The nation must finally discuss and decide what we are going to do about all the semi-automatic and automatic weapons that are now throughout our entire society — weapons with the only honest purpose to kill large numbers of people. Let’s also be honest about the difference in what is needed for hunting, sport, or even self-defense, and what it means to live in a nation where millions of people have the kind of weapons that only the military and law-enforcement officials used to have. I have been listening this weekend and learned facts that have even stunned me. In the four counties around the Connecticut school shooting there are more than 400 gun dealers. There are more gun dealers now in America than McDonald’s restaurants. On Black Friday alone, the FBI received more than 150,000 requests for background checks for firearm purchases; they received more than 2 million in the month of November. And most astoundingly, there are 311 million people in America and now an estimated 280 million guns. There are more and more guns in our society, they are being allowed in more and more public places, and they are more and more legal to be concealed. That is the direction that the gun business and gun lobby has taken us — and the gun business and lobby are now the same thing.
Is that the kind of society we want to live in? And is the answer to tragedies like this one to arm the teachers, as some gun advocates have already suggested? Really?

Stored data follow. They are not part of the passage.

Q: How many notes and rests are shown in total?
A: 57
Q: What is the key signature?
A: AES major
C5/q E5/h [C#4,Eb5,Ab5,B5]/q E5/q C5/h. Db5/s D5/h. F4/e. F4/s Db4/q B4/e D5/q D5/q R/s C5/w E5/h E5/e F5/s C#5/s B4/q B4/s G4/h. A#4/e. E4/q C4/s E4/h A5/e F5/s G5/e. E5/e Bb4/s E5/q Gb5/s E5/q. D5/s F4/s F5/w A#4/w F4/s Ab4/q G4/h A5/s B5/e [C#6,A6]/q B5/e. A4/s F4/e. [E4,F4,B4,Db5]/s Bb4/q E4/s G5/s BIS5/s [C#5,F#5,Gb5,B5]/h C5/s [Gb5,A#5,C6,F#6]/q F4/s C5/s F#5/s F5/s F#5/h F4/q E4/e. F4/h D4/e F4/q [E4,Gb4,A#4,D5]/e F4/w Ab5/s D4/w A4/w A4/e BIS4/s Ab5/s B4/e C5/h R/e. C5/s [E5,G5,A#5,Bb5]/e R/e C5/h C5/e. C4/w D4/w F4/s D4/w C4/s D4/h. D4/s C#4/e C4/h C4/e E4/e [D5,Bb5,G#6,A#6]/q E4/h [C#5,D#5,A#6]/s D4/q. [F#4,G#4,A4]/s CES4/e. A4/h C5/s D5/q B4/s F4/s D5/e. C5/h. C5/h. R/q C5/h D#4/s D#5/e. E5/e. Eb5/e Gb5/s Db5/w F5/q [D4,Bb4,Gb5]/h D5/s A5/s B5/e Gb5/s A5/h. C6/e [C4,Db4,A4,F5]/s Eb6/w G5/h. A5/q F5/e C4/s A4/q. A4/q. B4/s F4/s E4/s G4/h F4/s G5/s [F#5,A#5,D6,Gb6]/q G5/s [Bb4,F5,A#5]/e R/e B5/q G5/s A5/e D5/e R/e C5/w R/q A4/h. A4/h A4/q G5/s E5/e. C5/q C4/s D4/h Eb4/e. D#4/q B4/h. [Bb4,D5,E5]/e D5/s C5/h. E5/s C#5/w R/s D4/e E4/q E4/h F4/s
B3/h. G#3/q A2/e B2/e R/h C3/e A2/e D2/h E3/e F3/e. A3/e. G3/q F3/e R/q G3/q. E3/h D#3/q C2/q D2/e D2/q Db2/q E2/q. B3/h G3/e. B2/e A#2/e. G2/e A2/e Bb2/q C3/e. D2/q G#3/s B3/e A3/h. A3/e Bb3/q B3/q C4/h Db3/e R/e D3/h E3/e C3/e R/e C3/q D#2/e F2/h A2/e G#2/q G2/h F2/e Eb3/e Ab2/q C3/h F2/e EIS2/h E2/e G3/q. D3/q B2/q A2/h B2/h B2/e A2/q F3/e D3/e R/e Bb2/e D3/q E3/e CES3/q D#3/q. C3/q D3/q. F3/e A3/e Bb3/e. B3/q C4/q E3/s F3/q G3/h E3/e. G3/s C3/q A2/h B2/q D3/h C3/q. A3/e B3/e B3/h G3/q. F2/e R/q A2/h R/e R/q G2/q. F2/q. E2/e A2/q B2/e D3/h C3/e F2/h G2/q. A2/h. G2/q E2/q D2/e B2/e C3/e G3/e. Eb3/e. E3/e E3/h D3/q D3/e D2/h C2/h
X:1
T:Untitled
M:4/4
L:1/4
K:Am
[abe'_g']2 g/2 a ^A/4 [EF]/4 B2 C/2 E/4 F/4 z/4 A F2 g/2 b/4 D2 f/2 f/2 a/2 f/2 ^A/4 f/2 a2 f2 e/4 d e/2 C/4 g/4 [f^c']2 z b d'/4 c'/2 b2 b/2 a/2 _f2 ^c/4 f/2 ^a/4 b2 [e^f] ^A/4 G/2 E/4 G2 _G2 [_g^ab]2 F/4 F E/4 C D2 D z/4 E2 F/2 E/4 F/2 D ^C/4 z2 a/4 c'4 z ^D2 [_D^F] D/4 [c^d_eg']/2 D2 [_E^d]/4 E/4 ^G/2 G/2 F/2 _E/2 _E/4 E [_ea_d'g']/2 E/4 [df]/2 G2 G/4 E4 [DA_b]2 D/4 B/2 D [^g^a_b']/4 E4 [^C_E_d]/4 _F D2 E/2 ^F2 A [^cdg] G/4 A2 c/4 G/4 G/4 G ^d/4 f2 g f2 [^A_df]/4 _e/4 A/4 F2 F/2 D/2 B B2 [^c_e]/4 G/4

But it’s not just gun idolatry. We must also do a better job of detecting and treating the kind of mental problems that are repeatedly leading to such violence. How can we better avoid the deadly connections between mental illness and guns of mass destruction? How do we see, find, treat, and monitor individuals with such issues, and support families in order to protect them and so many others?
And we finally need a very honest conversation about our growing culture of violence, and all the “entertainment” and “products” that project the worst expressions of violence as solutions to problems, or even just as “fun.” The distinction between games and reality becomes blurred, especially for young people who are already struggling with reality. There appears to be an alarming connection between unhinged violence and unhinged individuals — and the nation needs to consciously engage that. How do we raise and protect our children in a culture that is infected with such deep attractions and habits of violence? How ready and willing are we to confront and even heal those habits and addictions?
One thing I do know: Washington will not fix these problems. It will have to come from outside of Washington. It will likely come from putting our children first, and not politics. Our children must be our first response to this, and they must inspire a response that lasts. And it likely will have to come from us — as their parents.